I will also post this in the Qubes forum.

Great!

Yeah. The issue is you got “Legacy. This file does nothing and will be
removed in a future release.” but at the same time you didn’t receive
the updated files supposeldy in folder /etc/qubes/policy.d/ (other
files are supposed to be there. Whonix is just 1 among many others
deployed by Qubes.)

Ionixx · August 2, 2022, 5:50am

Edit: (whonix-forum, qubes-forum): I made a mistake - the policy.d folder is of course there, I just didn’t find it due to wrong navigation.

Nevertheless, the question arises (with reference to the following links and the corresponding discussions), I posted it in the Qubes forum under “4.1”.

Patrick · August 2, 2022, 10:36am

You could post the link. Would make it easier.

Ionixx · August 2, 2022, 10:56am

Of course, here it is:

especially last paragraph

Patrick · August 2, 2022, 11:21am

Question Where is policy.d-folder? Cannot find it - General - Qubes OS Forum was answered. That forum thread is completed.

Nevertheless the question arises,

This I find messy. Should be a separate forum thread. I’d suggest to edit from there and create a new proper forum thread.
Note: I am not a Qubes forum moderator and that’s just my personal opinion.

Ionixx · August 2, 2022, 7:08pm

Yes, you are right. I didn’t want to open too many threads on similar topics. But I will split the topic and then open a new thread in the Qubes forum.

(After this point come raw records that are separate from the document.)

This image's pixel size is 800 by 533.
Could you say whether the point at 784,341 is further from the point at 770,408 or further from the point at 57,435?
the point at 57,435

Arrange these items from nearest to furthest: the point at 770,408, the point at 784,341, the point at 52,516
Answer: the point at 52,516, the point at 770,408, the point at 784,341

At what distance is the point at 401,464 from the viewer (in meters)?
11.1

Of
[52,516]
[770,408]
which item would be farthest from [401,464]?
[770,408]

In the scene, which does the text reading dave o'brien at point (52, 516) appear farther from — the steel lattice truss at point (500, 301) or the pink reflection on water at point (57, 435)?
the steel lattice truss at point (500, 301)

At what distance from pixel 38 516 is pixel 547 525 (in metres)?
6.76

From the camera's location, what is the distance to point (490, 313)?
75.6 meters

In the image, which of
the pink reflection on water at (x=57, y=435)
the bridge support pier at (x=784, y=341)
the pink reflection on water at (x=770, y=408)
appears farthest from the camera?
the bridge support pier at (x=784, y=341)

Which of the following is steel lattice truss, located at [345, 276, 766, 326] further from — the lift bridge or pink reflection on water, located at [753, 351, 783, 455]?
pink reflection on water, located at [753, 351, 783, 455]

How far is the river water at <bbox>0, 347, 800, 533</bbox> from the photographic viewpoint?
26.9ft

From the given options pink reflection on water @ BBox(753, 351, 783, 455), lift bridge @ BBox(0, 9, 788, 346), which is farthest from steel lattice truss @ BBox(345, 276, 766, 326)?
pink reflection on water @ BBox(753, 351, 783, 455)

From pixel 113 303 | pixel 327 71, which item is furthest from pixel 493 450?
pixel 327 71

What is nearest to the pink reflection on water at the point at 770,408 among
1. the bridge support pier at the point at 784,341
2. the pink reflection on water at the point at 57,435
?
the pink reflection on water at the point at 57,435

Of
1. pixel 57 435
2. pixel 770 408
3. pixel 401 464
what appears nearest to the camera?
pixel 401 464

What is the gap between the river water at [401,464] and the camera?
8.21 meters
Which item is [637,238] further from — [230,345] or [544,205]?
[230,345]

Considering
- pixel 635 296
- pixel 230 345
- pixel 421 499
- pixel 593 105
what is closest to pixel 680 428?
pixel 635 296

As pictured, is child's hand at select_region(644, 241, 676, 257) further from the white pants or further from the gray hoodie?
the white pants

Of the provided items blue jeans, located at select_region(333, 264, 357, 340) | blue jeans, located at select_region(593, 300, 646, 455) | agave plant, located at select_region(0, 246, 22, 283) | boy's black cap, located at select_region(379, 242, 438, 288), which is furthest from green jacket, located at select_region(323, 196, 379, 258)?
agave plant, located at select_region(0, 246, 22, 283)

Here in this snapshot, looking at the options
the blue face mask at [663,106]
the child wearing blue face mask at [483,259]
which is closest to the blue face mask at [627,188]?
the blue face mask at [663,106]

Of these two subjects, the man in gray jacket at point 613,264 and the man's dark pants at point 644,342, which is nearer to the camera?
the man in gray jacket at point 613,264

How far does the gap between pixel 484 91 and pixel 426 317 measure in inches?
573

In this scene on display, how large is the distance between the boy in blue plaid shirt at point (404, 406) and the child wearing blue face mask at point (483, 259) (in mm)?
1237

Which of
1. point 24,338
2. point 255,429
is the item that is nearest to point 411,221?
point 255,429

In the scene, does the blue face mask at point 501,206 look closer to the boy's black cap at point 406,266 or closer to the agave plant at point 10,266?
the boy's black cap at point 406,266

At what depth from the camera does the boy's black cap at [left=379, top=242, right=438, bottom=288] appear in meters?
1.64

Please see this link for the new thread:

Patrick · August 4, 2022, 3:21pm

$tag:whonix-ws-16-TEST $default allow,target=sys-whonix-TEST
$tag:whonix-gw-16-TEST $default allow,target=sys-whonix-TEST
$tag:whonix-ws-16 $default allow,target=sys-whonix
$tag:whonix-gw-16 $default allow,target=sys-whonix

There is no $tag whonix-gw-16or whonix-ws-16. If it’s a tag, then the same is most likely generic and does not have a specific version. (That could be the case for some version migration but currently not on the horizon.)

If you cannot find a tag using qvm-tag then there’s no need to reference it in any Qubes policy files.

$tag:whonix-ws-16-TEST $default allow,target=sys-whonix-TEST
$tag:whonix-gw-16-TEST $default allow,target=sys-whonix-TEST
$tag:whonix-ws-16 $default allow,target=sys-whonix
$tag:whonix-gw-16 $default allow,target=sys-whonix

$tag:whonix.updatevm $anyvm deny

That is - not ..

That is:
whonix-updatevm

Not:
whonix.updatevm

Patrick · August 4, 2022, 3:22pm

Updated just now:

Specifically:
UpdatesProxy Settings

There is now a complete example.

Ionixx · August 5, 2022, 6:17am

Thanks for the revised instructions and tips.

I will try this according to these instructions and then report here about the results.